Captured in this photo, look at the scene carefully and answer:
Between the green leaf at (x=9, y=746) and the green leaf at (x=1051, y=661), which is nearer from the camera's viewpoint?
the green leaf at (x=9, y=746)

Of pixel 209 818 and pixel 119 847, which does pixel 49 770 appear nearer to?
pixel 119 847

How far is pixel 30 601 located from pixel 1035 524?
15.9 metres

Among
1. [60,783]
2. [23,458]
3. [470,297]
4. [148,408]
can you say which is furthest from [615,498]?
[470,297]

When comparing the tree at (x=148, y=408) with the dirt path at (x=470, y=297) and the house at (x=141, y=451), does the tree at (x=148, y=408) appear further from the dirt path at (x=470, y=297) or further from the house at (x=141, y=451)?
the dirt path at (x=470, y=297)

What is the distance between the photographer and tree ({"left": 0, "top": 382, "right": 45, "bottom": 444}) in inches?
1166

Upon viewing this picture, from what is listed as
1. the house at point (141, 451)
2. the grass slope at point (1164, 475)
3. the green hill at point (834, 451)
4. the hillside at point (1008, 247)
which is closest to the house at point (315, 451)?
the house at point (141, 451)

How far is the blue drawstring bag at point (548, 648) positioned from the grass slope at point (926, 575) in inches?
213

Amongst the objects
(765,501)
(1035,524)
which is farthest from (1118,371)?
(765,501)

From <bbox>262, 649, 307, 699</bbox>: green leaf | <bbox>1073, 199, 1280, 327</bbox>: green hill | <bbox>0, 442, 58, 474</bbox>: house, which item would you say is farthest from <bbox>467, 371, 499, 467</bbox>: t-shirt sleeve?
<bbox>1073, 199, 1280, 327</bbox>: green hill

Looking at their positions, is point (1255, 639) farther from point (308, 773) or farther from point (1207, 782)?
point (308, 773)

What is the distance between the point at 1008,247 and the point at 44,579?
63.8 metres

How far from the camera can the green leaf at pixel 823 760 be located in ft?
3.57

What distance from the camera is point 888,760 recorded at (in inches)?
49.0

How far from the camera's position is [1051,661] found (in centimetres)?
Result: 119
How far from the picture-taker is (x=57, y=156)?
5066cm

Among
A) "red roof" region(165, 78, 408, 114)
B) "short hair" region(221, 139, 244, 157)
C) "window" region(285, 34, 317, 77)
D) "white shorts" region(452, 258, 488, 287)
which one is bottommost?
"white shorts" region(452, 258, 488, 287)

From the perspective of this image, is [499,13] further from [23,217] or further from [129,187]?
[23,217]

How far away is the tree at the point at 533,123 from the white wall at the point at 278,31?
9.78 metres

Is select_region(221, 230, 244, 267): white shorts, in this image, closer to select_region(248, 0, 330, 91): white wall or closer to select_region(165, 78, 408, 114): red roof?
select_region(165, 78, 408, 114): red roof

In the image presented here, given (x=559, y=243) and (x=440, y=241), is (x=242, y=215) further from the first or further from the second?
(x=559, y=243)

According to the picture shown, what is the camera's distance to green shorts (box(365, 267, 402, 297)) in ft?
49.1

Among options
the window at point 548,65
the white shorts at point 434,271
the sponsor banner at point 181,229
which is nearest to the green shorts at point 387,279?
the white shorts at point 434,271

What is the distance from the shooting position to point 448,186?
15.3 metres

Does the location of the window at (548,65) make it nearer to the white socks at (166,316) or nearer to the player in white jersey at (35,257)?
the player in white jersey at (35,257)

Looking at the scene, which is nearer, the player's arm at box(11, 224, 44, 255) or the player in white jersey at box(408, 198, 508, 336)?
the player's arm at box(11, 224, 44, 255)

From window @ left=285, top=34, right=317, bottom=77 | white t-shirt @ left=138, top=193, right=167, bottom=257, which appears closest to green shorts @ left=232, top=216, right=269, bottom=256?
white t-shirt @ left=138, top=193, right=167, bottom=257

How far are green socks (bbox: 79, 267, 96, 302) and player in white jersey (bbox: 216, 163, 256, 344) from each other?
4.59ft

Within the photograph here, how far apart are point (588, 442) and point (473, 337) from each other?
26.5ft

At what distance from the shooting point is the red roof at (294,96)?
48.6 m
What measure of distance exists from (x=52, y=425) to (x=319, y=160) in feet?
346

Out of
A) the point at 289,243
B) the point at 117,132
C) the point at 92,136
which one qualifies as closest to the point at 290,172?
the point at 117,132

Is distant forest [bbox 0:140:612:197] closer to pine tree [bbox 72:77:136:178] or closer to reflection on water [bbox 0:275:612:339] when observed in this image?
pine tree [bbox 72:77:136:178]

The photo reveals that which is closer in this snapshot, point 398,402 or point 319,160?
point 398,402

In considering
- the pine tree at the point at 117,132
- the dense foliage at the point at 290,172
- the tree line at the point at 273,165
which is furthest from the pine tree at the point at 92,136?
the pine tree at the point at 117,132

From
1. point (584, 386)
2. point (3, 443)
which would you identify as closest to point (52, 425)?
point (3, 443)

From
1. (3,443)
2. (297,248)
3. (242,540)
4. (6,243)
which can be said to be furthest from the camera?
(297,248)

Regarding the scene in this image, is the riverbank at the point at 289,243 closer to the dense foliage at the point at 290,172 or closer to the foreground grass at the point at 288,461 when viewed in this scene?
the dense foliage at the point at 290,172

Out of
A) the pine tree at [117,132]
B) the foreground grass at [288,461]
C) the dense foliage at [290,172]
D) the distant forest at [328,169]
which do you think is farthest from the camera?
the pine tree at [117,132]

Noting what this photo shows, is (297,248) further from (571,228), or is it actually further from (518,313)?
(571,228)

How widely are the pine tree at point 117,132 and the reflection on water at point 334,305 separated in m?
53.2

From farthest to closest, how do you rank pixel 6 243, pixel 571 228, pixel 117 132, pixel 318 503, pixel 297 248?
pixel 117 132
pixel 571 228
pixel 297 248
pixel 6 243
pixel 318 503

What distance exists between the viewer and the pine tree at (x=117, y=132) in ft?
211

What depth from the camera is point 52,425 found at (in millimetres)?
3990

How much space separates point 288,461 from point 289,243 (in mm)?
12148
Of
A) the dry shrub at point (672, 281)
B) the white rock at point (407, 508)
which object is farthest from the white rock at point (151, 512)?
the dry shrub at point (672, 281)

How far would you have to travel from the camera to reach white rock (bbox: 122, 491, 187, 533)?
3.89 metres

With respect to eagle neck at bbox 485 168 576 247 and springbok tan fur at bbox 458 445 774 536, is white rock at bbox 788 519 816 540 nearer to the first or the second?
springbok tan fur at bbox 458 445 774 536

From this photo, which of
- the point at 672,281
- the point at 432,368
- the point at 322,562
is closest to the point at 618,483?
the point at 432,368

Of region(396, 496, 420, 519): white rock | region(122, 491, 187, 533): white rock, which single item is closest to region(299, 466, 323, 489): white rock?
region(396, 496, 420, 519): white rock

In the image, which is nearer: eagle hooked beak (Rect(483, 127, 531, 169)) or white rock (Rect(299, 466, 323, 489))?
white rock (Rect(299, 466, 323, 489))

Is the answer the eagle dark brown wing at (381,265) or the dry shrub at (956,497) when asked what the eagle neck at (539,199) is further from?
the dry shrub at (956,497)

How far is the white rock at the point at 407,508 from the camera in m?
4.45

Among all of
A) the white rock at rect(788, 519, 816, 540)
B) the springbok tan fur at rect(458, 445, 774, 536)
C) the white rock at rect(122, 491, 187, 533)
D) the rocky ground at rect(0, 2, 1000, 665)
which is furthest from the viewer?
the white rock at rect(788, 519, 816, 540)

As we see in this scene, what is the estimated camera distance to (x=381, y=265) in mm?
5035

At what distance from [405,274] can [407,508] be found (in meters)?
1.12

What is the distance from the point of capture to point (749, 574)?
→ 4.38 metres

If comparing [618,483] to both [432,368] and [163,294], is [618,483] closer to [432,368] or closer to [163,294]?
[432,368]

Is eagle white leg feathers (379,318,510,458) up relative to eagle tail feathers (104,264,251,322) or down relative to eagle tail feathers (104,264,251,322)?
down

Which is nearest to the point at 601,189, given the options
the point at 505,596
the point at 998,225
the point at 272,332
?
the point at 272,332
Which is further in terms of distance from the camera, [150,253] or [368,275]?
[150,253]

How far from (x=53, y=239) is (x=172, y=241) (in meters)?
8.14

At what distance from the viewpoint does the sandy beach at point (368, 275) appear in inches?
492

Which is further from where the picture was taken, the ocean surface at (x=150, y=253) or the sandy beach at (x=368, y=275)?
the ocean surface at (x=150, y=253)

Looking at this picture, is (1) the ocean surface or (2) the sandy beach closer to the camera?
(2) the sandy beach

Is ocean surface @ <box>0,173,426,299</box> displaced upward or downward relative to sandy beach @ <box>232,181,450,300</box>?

* * * * *

_EXERCISE_. Make an exact copy of every line from the one with "At what distance from [405,274]" to the end of the data, with the first and last of those lines included.

_TASK RESULT_.
At what distance from [405,274] can [407,508] be found (in meters)?
1.12

What is the distance from the point of capture to point (749, 574)?
→ 4.38 metres

If comparing [618,483] to both [432,368] and [163,294], is [618,483] closer to [432,368] or closer to [163,294]?
[432,368]

Is eagle white leg feathers (379,318,510,458) up relative to eagle tail feathers (104,264,251,322) or down relative to eagle tail feathers (104,264,251,322)?
down

Which is nearest to the point at 601,189, given the options
the point at 505,596
the point at 998,225
the point at 272,332
?
the point at 272,332
Which is further in terms of distance from the camera, [150,253] or [368,275]?
[150,253]

How far from (x=53, y=239) is (x=172, y=241) (in meters)?
8.14

At what distance from the viewpoint does the sandy beach at point (368, 275) appear in inches?
492

Which is further from where the picture was taken, the ocean surface at (x=150, y=253) or the sandy beach at (x=368, y=275)?
the ocean surface at (x=150, y=253)

Looking at this picture, is (1) the ocean surface or (2) the sandy beach closer to the camera?
(2) the sandy beach

Is ocean surface @ <box>0,173,426,299</box> displaced upward or downward relative to sandy beach @ <box>232,181,450,300</box>?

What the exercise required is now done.